(Extracted information Opens)
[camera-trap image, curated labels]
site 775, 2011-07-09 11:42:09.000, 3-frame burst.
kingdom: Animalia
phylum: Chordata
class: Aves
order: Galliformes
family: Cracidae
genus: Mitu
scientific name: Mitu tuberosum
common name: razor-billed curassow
(Extracted information Closes)
(Extracted information Opens)
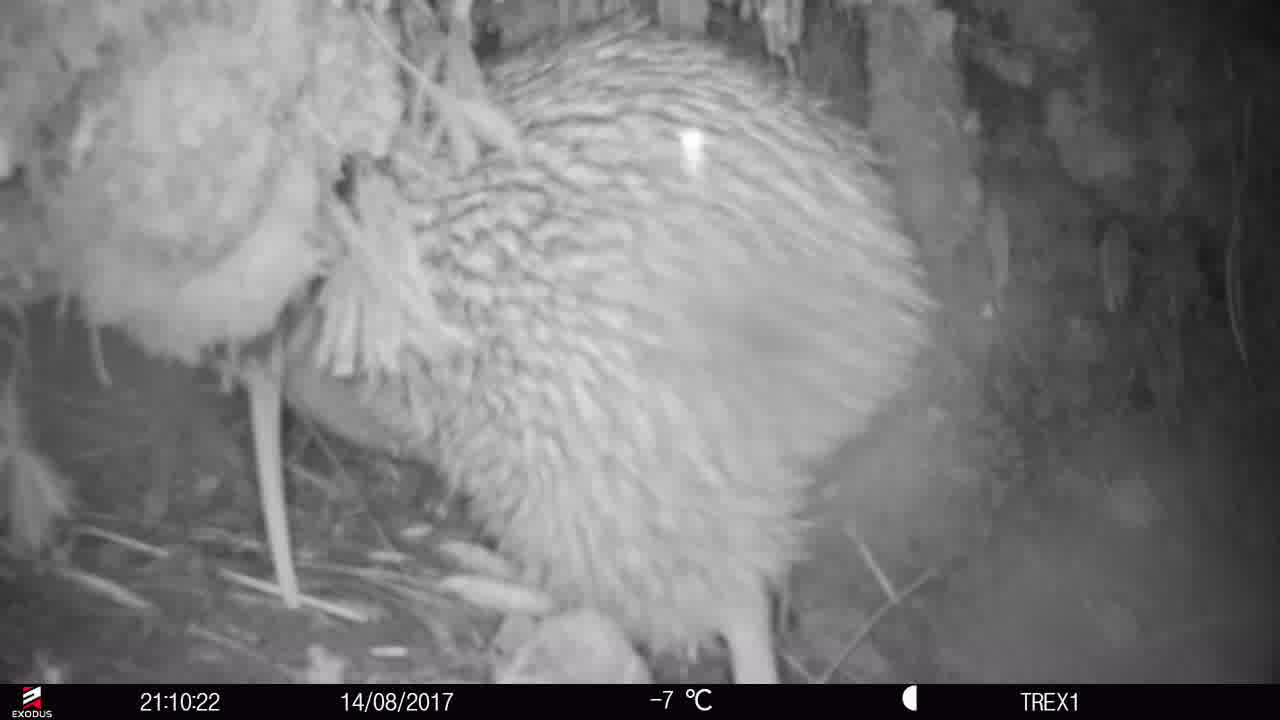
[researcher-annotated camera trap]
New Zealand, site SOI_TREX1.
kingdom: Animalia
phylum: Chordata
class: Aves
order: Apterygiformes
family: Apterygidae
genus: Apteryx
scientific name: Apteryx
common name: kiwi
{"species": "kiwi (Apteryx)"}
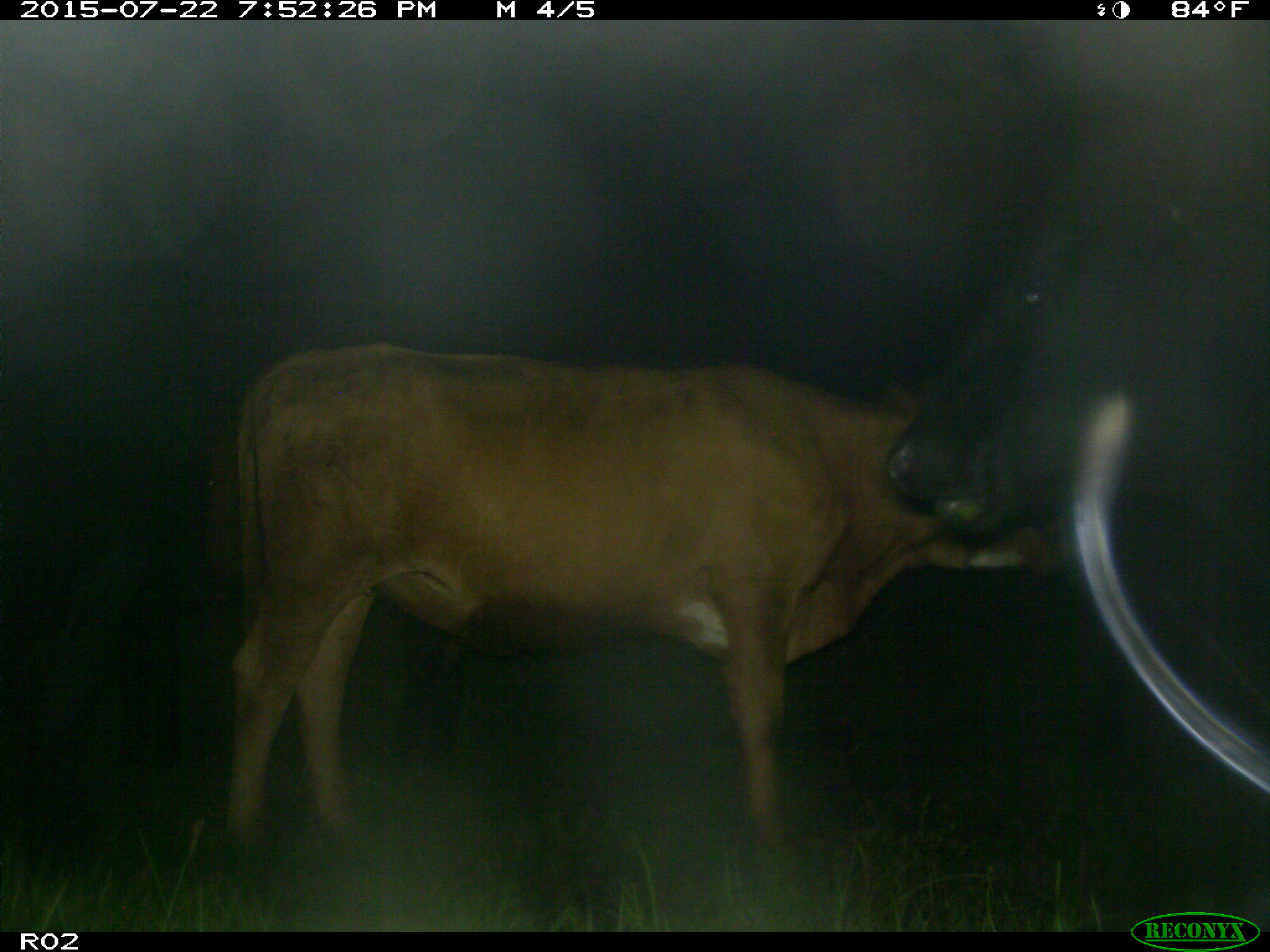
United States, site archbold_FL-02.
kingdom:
(Extracted information Closes)
Problem statement => If a line of the data holds the string "site", list it.

Answer space =>
site 775, 2011-07-09 11:42:09.000, 3-frame burst.
New Zealand, site SOI_TREX1.
United States, site archbold_FL-02.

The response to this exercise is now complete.